Ergon Cugler
Fonte: GGN
Data original da publicação: 19/08/2019
Na contramão do bem estar do trabalhador e do desenvolvimento econômico, a Câmara dos Deputados aprovou nesta terça-feira (13) o texto base da Medida Provisória 881/2019 que Jair Bolsonaro (PSL) havia publicado em abril. Dentre as principais alterações da MP 881/19, estão a autorização de trabalhos aos domingos com restrição de folga inclusive de professores e a dispensa de alvarás de funcionamento para 78 categorias de comerciantes e prestadores de serviço.
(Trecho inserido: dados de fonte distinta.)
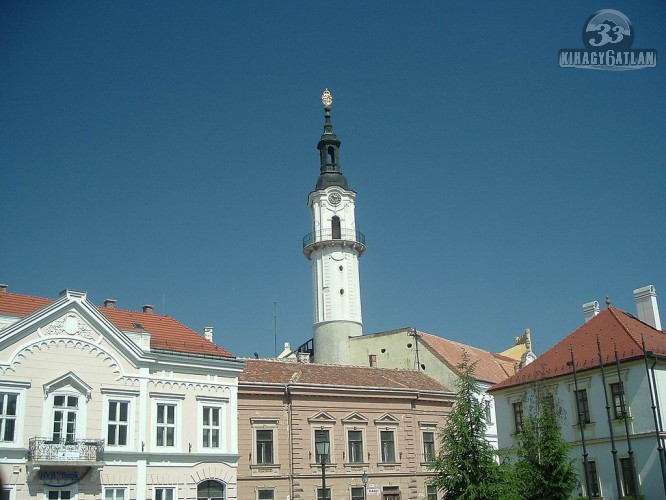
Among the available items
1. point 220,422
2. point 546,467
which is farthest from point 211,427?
point 546,467

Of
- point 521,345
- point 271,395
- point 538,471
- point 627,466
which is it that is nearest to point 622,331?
point 627,466

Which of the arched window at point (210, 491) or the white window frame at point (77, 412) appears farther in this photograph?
the arched window at point (210, 491)

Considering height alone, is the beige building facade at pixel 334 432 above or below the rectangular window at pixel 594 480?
above

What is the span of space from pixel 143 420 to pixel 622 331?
22.1 metres

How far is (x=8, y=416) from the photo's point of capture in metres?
26.3

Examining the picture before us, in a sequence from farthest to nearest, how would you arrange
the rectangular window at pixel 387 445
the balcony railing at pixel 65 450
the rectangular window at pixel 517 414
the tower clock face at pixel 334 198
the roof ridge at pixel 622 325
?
the tower clock face at pixel 334 198
the rectangular window at pixel 517 414
the rectangular window at pixel 387 445
the roof ridge at pixel 622 325
the balcony railing at pixel 65 450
Na retórica do Governo – em especial de Paulo Guedes, Ministro da Economia – a flexibilização das relações trabalhistas poderiam gerar até 3 milhões de emprego. Ocorre que, desde a votação da PEC do Teto dos Gastos (EC 95/2016), da Reforma Trabalhista (Lei 13467/2017) e da recente Reforma da Previdência (PEC 06/2019), o desemprego apresenta tendência de crescimento em níveis alarmantes. Há ainda a mais recente prévia do PIB que apresenta recuo de 0,13% no 2º trimestre de 2019, configurando cenário de recessão técnica e fracasso das reformas liberalizantes herdadas do governo de Michel Temer (MDB).
Prazo apertado
Mesmo com incertezas dos parlamentares da base do Governo e aliados em relação aos possíveis impactos da chamada MP da Liberdade Econômica, existe urgência do Executivo em garantir sua aprovação no Congresso, pois caso não ocorra até 27 de agosto, a Medida perderá a validade e não poderá ser reenviada para votação.
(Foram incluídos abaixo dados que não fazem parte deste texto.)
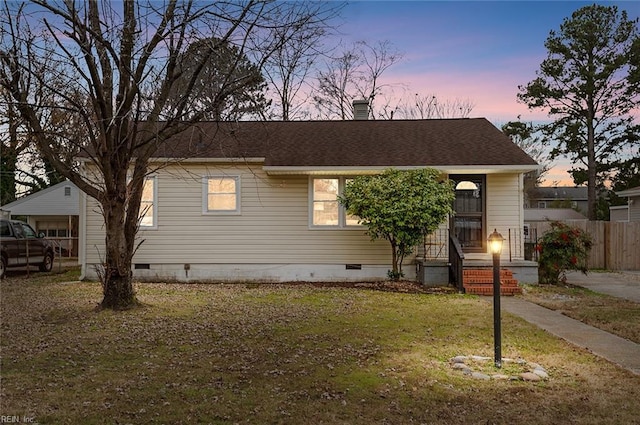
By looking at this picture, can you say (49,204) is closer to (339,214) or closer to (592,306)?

Impedido por ameaças de inconstitucionalidade, o projeto queria desobrigar, por exemplo, a criação da CIPA (Comissão Interna de Prevenção de Acidentes) em pequenas obras e empresas. Como alternativa, o Governo optou por revogar 25 dispositivos da CLT no corpo do texto, dentre os quais desobriga a inspeção prévia de segurança e medicina do trabalho para o início das atividades da pessoa jurídica, comprometendo vidas e a qualidade do produto ou serviço prestado.
Em meio a preocupante taxa de desemprego que ultrapassa a marca de 13 milhões de trabalhadores, a MP ainda extingue o Fundo Soberano do Brasil – poupança pública criada para amenizar efeitos de crise – comprometendo ainda mais a ação do Estado na construção de alternativas para as problemáticas que o Brasil enfrenta e contrariando a votação já realizada que definiu pela rejeição da MP 830/18 – que previa a extinção do Fundo.
Trabalhador vulnerável
Em abril, Bolsonaro já havia decretado (9759/2019) a extinção de quase 40 órgãos de fiscalização da sociedade civil, dentre os quais estão a Comissão Nacional para Erradicação do Trabalho Escravo (Conatrae), o Conselho de Relações do Trabalho (CRT), a Comissão Nacional de Erradicação do Trabalho Infantil (Conaeti) e a Comissão Nacional dos Trabalhadores Rurais Empregados (Cnatre).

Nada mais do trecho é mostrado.